Employers are required to provide Paid Sick Leave (PSL) pursuant to the Healthy Families and Fair Wages Act.
This state law also requires that all employees must be allowed to accrue and then use paid sick leave for a wide range of reasons outlined in the law, such as employee’s need for medical care, dealing with a mental or physical illness, injury, or other health condition or to care for a family member (biological, foster or adopted child, spouse, partner, parent, grandparent or grandchild, sibling or family member equivalent).
Accrual rate and cap and Carryover rules
Employees accrue one hour of earned paid sick leave per 30 hours worked. Limit depends on business size. Employees start accruing paid sick time when they start the work.
– Employers with 15 or more employees: Maximum time accrued is 40h per year
– Employers with less than 15 employers: Maximum time accrued is 24h per year
Paid Sick Leave (PSL) never has to be paid out upon separation.
Arizona has a law, that is underpaid sick leave law, that provides Domestic and Sexual Violence Victims’ Leave and Public Health Emergency (Quarantine and Isolation Leave). It applies to all Employers.
Maternity, Paternity, FMLA
Arizona has no additional laws regarding Maternity and Paternity leave. Expecting and new parents are entitled to leave under the federal Family and Medical Leave Act (FMLA) and the Pregnancy Disability Act. For more information, look under the section Federal laws, Family and Medical Leave Act and under General Information, Maternity, Paternity and FMLA.

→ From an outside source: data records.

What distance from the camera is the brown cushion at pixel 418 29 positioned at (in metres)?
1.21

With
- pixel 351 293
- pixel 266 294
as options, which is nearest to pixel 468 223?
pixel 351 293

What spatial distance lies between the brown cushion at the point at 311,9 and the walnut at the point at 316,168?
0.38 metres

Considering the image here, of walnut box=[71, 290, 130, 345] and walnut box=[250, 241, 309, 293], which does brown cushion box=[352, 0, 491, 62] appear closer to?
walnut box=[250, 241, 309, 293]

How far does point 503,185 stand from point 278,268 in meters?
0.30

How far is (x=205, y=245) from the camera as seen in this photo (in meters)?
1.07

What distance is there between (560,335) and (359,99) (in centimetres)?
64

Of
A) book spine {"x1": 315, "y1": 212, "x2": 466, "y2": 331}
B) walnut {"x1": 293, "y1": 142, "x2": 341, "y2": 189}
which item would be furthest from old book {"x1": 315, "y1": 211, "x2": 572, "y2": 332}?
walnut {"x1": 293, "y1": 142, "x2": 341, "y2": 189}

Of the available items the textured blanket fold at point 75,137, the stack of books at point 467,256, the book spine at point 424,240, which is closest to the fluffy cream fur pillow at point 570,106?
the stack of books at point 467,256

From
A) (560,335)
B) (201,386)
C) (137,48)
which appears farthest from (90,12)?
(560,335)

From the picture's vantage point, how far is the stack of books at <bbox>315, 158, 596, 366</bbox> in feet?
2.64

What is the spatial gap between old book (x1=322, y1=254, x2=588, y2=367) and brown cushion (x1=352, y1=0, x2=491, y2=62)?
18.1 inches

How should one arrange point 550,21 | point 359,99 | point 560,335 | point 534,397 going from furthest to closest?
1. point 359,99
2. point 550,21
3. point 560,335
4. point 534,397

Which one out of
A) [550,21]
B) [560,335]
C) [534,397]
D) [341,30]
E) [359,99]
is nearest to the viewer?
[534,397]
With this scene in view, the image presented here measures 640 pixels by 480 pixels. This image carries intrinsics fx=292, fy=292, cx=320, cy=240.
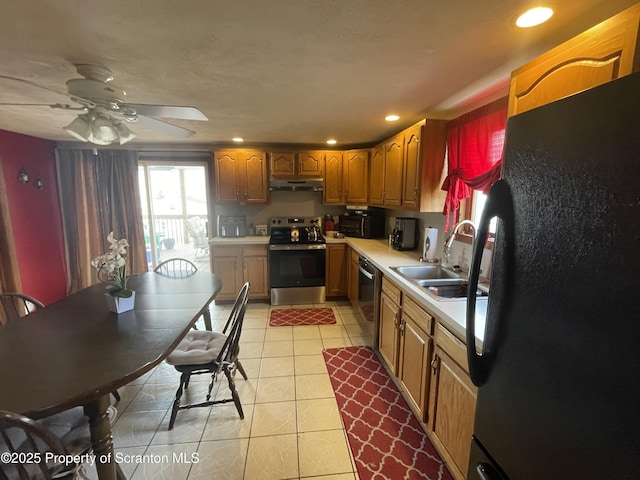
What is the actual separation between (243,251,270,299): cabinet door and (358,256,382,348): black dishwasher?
1.37 metres

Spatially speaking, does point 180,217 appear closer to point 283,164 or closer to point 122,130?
point 283,164

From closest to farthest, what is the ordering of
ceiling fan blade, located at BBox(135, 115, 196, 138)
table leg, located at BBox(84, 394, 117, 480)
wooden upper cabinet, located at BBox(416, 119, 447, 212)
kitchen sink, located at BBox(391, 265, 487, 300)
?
table leg, located at BBox(84, 394, 117, 480)
ceiling fan blade, located at BBox(135, 115, 196, 138)
kitchen sink, located at BBox(391, 265, 487, 300)
wooden upper cabinet, located at BBox(416, 119, 447, 212)

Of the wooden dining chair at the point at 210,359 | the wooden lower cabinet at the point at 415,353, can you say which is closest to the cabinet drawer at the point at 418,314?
the wooden lower cabinet at the point at 415,353

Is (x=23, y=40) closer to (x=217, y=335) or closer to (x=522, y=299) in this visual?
(x=217, y=335)

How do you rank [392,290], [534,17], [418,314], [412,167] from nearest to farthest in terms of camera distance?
[534,17], [418,314], [392,290], [412,167]

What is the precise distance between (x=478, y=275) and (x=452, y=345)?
32.2 inches

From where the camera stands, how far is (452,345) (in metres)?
1.50

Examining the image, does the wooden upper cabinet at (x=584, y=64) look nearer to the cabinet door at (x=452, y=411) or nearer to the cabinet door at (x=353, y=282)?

Employees are entitled under the Arizona Fair Wages and Healthy Families Act to use earned paid sick time during paternity or maternity leave for the following reasons:
– Medical care for the mother or a baby
– Mental illness such as postpartum depression
– Mother’s physical illness or disability related to pregnancy or an infant’s illness (low birth weight)
– The health condition of a family member applies to fathers who need to care for a spouse or a premature infant.
Jury Duty Leave
Employers must allow employees to take job-protected unpaid leave when called to perform their jury duty. The employer is not allowed to require employee to use vacation or sick leave while on leave.
No federal or state law requires an employer to provide the employee with paid or unpaid bereavement leave or with any time off to organize or attend a close family member’s funeral.
Employers are required to provide up to three hours of paid leave to their employees unless they have at least three hours before or after work to finish their duty.
The employee is required to provide a notice prior to the day of elections.
Employers have the right to choose the hours used for voting leave.
Military Leave (National Guard Leave)
Members of state military forces or National Guard members called up by the state for training or duty have the same leave and reinstatement rights and benefits guaranteed under USERRA. Employers may not dissuade employees from enlisting in the state or national military forces by threatening economic reprisal. Public employees may be granted paid military leave under Ariz. Rev. Stat. § 38-610.
In addition to the federal USERRA, Arizona law provides unpaid leave for National Guard and U.S. military members when called to active duty or to attend training
Employers cannot discharge members of the National Guard or prevent or obstruct employment.
The law provides members the right to retain their previous or higher position, without losing seniority when they return from duty as well as vacation rights.